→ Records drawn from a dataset
# # # #
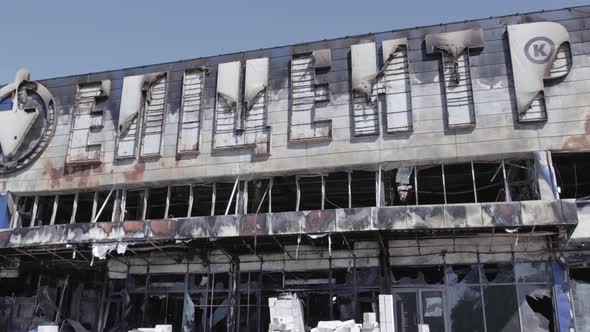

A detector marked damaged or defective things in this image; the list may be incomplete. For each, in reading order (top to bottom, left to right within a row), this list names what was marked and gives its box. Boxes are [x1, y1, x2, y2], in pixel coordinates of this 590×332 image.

damaged roofline [15, 5, 590, 84]
broken window [15, 196, 35, 227]
broken window [35, 195, 56, 226]
broken window [53, 193, 75, 224]
broken window [75, 192, 96, 223]
broken window [95, 191, 115, 222]
broken window [125, 189, 146, 220]
broken window [146, 188, 168, 219]
broken window [168, 185, 191, 219]
broken window [192, 184, 215, 218]
broken window [247, 179, 270, 213]
broken window [272, 176, 298, 213]
broken window [300, 176, 324, 210]
broken window [324, 172, 352, 209]
broken window [352, 171, 380, 208]
broken window [416, 166, 444, 205]
broken window [444, 163, 476, 202]
broken window [556, 154, 590, 200]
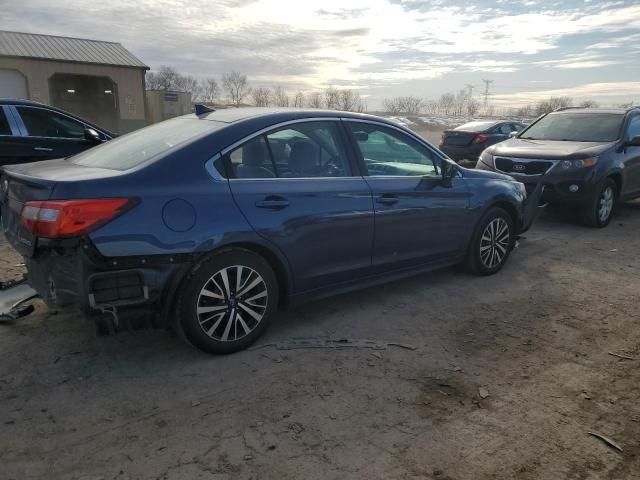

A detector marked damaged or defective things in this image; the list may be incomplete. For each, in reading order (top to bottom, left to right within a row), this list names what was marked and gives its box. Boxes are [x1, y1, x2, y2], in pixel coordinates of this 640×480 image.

broken tail light [20, 197, 138, 238]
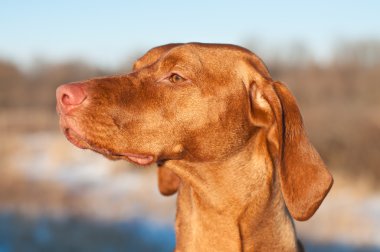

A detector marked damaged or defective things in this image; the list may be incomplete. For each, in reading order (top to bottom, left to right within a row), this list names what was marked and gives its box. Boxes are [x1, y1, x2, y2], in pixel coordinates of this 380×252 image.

golden-rust vizsla [55, 42, 332, 251]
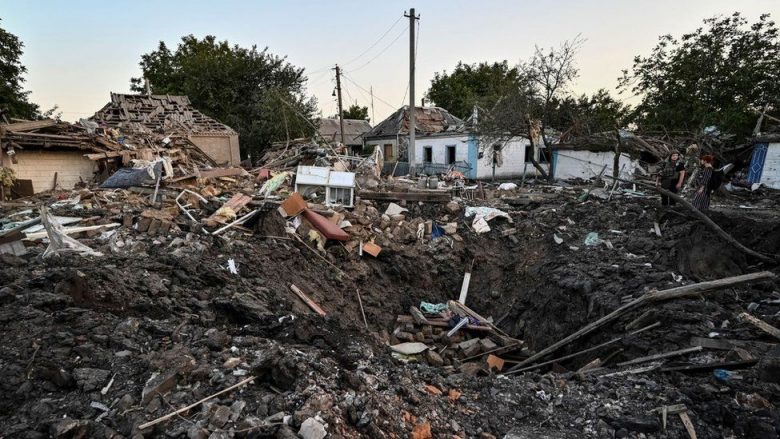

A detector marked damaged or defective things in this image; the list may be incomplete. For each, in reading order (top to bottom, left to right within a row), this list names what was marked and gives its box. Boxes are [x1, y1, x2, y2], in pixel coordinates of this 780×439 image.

damaged roof [90, 95, 236, 137]
damaged roof [320, 117, 374, 145]
damaged roof [364, 105, 466, 138]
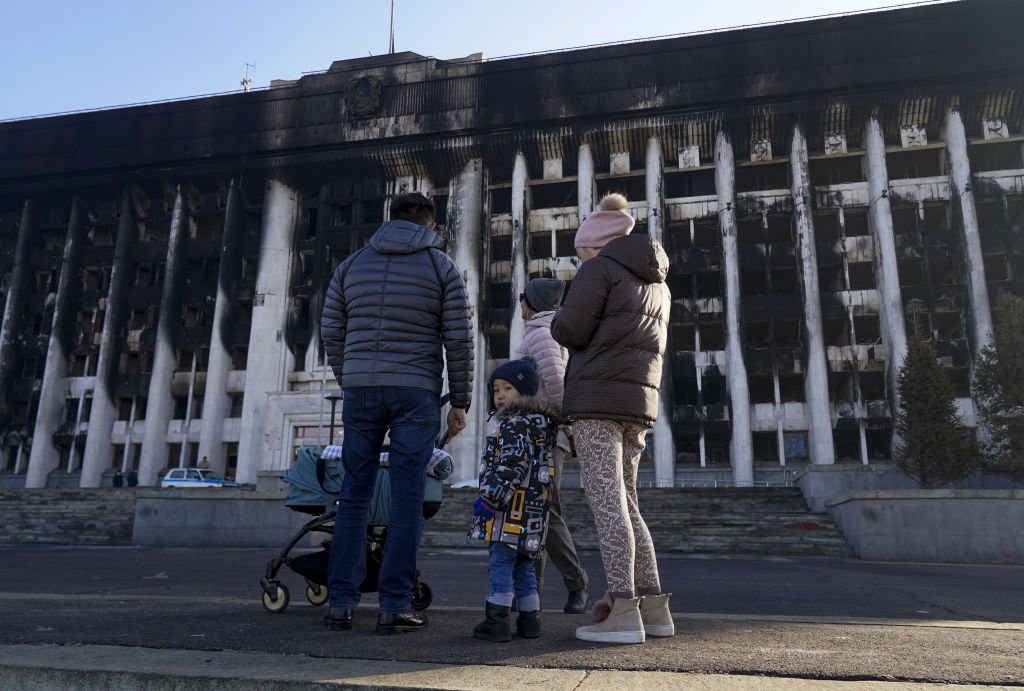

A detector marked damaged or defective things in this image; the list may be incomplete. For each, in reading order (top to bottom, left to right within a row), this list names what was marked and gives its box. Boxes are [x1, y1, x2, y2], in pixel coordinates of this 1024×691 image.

charred facade [2, 1, 1024, 486]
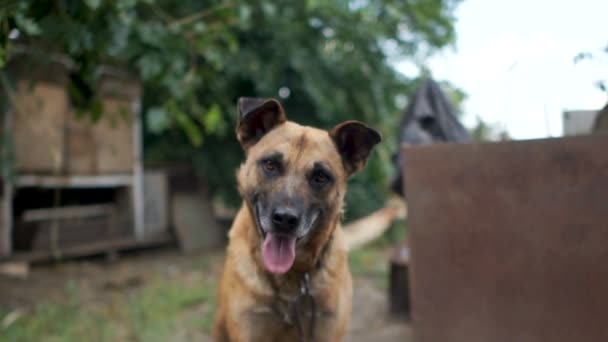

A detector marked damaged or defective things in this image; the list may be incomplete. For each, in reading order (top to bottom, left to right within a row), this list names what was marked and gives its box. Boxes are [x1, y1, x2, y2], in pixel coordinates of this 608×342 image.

rusty metal sheet [404, 134, 608, 342]
rusted metal wall [404, 134, 608, 342]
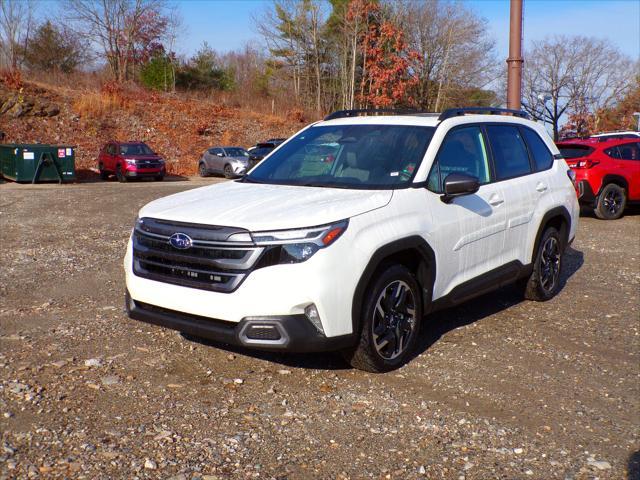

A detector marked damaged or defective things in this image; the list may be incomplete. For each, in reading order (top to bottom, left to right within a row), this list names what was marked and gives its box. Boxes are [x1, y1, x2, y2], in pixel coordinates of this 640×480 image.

rusty metal pole [508, 0, 524, 109]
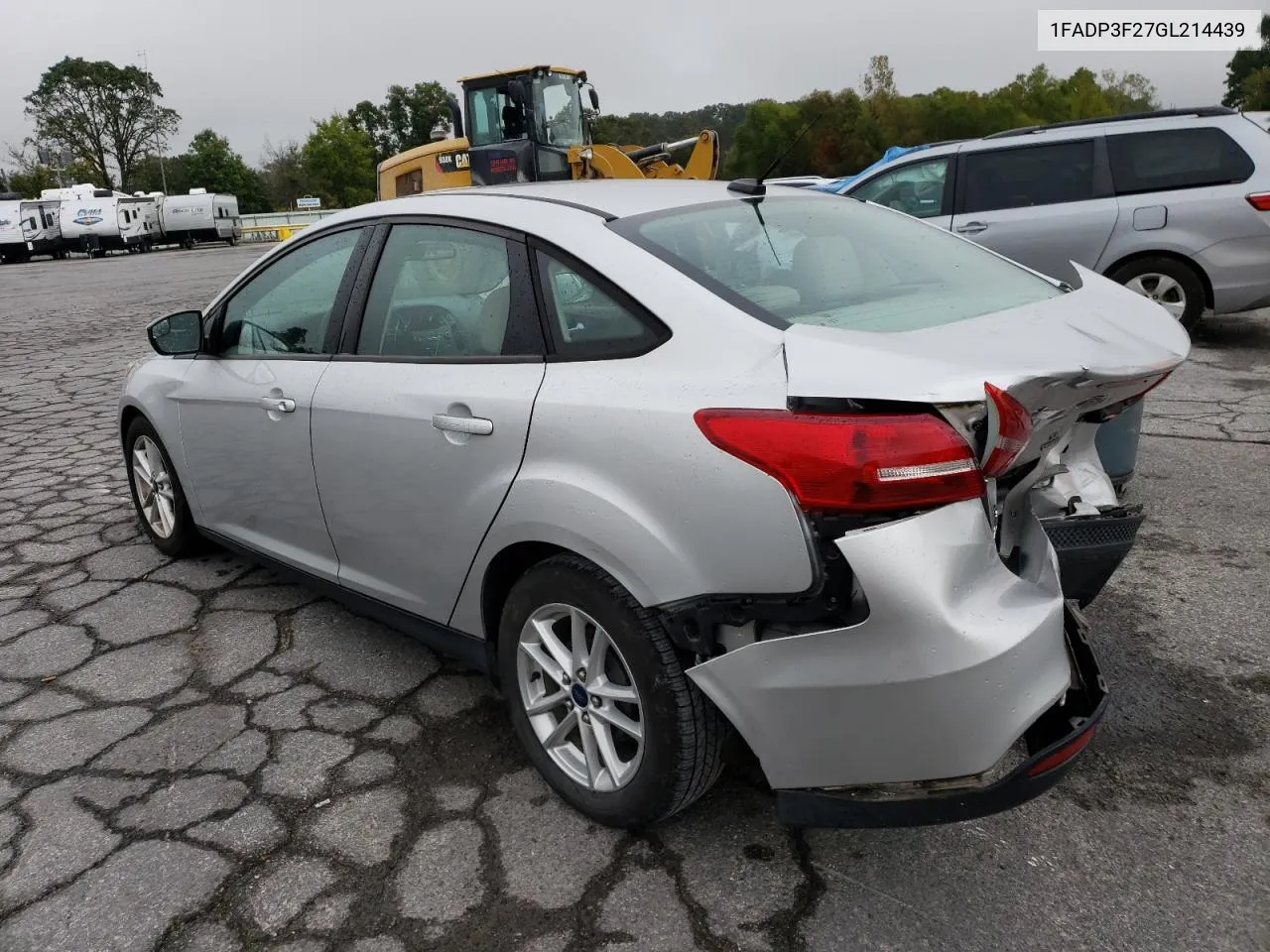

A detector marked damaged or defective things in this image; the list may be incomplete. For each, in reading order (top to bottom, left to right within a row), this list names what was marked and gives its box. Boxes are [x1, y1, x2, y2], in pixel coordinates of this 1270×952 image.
# # # #
→ Exercise aim
Repeat the records above verbatim, with no pictures in the result.

→ Answer
A detector marked damaged or defective things in this image; the list may be incomplete. For each, in reading order (top to bottom, left to right within a row), this list names what was marked and gives its box. Boxes are [x1, y1, x2, y2], in pixel coordinates of this 590×332 image.

damaged roofline [15, 5, 590, 84]
broken window [15, 196, 35, 227]
broken window [35, 195, 56, 226]
broken window [53, 193, 75, 224]
broken window [75, 192, 96, 223]
broken window [95, 191, 115, 222]
broken window [125, 189, 146, 220]
broken window [146, 188, 168, 219]
broken window [168, 185, 191, 219]
broken window [192, 184, 215, 218]
broken window [247, 179, 270, 213]
broken window [272, 176, 298, 213]
broken window [300, 176, 324, 210]
broken window [324, 172, 352, 209]
broken window [352, 171, 380, 208]
broken window [416, 166, 444, 205]
broken window [444, 163, 476, 202]
broken window [556, 154, 590, 200]

A detector marked damaged or defective things in this image; the list may be incomplete. For each, in reading order (top to bottom, left to right within a row), this list names what was marked and gives its box. Boxes are [x1, y1, x2, y2], in pixel coordinates of this 640×480 image.

broken tail light [20, 197, 138, 238]

A detector marked damaged or defective things in this image; the list may be incomplete. For each, in reading order (top to bottom, left to right within a row), this list names what was marked and gives its box. Boxes are [x1, y1, x2, y2], in pixel coordinates of this 380×252 image.

golden-rust vizsla [55, 42, 332, 251]

A detector marked damaged or defective things in this image; the list may be incomplete. For each, in reading order (top to bottom, left to right within a row), this list names what was marked and gives its box. Boxes are [x1, y1, x2, y2], in pixel coordinates of this 780×439 image.

damaged roof [90, 95, 236, 137]
damaged roof [320, 117, 374, 145]
damaged roof [364, 105, 466, 138]

A detector marked damaged or defective things in this image; the list may be incomplete. For each, in reading order (top to bottom, left to right within a row), this list names what was marked and gives its box. Boxes are [x1, y1, x2, y2], in pixel coordinates of this 1024×691 image.

charred facade [2, 1, 1024, 486]

A detector marked damaged or defective things in this image; the list may be incomplete. For each, in reading order (top to bottom, left to right within a row), this list names what was marked and gives its box. Boxes are [x1, y1, x2, y2], in pixel coordinates of this 608×342 image.

rusty metal sheet [404, 134, 608, 342]
rusted metal wall [404, 134, 608, 342]

A detector marked damaged or defective things in this image; the list may be incomplete. For each, in reading order (top to bottom, left to right within a row), this list names what was marked and gives its box. Boxes are [x1, y1, x2, y2], in pixel coordinates of this 640×480 image.

rusty metal pole [508, 0, 524, 109]

A detector marked damaged or defective things in this image; the list may be incomplete. For each, in reading order (top to bottom, left to right within a row), this list names what was marked and gives its box. Boxes are [x1, y1, x2, y2], in pixel coordinates of this 1270×952 image.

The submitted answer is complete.